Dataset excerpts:
++++
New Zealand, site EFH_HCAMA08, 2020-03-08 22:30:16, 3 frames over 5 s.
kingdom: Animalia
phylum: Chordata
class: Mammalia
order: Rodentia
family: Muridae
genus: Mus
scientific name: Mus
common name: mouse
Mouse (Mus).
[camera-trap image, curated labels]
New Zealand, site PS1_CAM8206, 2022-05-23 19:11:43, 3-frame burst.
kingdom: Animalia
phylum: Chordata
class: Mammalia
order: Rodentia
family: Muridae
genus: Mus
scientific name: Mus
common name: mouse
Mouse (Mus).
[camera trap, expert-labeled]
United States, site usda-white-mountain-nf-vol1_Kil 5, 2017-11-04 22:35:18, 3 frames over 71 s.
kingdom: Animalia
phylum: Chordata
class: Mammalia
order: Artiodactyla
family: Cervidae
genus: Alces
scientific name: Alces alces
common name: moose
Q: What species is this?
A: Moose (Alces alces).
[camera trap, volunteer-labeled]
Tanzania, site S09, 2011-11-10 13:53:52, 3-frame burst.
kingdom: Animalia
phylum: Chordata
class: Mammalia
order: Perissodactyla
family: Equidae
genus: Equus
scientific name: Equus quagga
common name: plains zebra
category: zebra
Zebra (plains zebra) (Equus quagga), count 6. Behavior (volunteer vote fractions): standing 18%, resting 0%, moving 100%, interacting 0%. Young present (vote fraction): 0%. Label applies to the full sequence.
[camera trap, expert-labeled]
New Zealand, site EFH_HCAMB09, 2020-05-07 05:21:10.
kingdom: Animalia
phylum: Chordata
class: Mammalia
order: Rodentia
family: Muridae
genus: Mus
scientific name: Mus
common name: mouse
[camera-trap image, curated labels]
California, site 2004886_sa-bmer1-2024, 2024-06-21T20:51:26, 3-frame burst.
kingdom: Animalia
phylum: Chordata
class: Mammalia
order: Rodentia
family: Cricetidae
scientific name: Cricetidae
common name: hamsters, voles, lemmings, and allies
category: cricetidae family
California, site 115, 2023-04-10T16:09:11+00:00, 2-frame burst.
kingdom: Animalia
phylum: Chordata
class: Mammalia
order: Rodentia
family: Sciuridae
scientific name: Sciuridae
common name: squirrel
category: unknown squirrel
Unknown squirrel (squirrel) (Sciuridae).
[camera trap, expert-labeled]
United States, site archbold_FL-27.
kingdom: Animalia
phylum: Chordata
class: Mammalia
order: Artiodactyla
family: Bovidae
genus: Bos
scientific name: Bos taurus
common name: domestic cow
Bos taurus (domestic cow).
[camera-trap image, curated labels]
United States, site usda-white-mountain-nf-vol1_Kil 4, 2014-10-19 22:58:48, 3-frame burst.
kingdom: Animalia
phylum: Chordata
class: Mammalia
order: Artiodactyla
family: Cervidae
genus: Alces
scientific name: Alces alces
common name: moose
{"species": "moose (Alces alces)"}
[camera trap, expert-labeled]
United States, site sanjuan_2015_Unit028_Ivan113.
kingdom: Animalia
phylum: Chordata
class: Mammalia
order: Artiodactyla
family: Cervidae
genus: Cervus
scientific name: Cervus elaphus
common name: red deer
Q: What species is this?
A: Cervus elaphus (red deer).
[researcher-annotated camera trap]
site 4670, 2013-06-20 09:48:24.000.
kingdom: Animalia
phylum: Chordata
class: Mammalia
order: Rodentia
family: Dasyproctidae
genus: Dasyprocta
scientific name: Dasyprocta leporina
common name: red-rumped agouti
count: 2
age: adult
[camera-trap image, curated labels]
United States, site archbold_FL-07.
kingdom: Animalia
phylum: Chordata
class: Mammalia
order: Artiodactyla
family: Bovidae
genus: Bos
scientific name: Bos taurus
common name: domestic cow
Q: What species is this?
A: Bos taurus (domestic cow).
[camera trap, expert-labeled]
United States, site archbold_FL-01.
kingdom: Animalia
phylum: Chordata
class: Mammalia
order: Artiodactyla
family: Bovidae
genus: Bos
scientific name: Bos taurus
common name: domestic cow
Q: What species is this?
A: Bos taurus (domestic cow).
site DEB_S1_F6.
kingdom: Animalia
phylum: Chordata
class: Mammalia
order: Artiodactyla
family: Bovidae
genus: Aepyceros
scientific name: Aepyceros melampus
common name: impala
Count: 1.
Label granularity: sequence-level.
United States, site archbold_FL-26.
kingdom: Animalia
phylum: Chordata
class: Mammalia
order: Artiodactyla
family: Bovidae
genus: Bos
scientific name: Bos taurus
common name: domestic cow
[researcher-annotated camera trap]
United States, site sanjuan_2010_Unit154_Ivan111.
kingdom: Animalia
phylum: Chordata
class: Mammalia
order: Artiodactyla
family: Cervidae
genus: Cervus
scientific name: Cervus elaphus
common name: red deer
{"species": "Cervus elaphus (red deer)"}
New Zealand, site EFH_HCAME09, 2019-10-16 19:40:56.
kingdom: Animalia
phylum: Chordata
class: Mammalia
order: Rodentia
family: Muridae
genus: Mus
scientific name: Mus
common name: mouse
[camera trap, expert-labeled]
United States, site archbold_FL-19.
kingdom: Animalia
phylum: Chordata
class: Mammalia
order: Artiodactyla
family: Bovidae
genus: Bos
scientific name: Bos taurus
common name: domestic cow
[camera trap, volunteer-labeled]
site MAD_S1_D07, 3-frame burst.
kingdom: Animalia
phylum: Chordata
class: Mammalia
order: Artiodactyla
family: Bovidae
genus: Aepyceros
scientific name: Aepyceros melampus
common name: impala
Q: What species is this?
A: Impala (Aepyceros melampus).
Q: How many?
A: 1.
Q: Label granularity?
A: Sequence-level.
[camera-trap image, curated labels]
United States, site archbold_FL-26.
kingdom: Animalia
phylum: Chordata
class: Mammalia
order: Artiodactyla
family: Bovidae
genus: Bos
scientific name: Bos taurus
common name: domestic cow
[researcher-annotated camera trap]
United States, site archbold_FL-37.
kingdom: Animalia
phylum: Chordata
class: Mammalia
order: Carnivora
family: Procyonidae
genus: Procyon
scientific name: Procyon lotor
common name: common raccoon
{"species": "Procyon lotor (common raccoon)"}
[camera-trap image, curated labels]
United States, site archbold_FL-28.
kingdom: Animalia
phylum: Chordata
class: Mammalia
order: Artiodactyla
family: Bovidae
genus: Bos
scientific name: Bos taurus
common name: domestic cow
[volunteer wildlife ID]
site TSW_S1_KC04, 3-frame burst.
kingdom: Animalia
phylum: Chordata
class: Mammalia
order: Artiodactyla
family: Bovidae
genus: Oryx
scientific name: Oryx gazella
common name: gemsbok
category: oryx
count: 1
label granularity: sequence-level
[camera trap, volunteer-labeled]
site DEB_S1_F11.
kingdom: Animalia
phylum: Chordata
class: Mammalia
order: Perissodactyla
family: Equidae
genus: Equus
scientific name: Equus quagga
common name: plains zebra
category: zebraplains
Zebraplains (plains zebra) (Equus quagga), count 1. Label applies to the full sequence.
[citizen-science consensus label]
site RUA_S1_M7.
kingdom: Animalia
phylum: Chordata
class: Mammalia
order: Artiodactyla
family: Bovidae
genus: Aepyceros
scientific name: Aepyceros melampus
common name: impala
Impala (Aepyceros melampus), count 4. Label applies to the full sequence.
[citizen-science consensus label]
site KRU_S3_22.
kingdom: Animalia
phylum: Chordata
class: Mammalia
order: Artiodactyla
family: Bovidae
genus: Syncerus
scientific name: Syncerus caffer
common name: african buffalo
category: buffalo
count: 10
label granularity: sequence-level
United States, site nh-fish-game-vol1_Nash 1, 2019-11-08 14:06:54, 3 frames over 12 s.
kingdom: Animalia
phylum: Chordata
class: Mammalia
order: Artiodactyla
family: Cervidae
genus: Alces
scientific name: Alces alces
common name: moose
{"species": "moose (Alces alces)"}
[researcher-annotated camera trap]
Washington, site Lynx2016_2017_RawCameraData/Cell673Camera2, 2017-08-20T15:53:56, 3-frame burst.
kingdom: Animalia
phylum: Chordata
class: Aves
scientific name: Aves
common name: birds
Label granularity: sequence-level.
++++
Copy every line above that includes the string "Zealand".

New Zealand, site EFH_HCAMA08, 2020-03-08 22:30:16, 3 frames over 5 s.
New Zealand, site PS1_CAM8206, 2022-05-23 19:11:43, 3-frame burst.
New Zealand, site EFH_HCAMB09, 2020-05-07 05:21:10.
New Zealand, site EFH_HCAME09, 2019-10-16 19:40:56.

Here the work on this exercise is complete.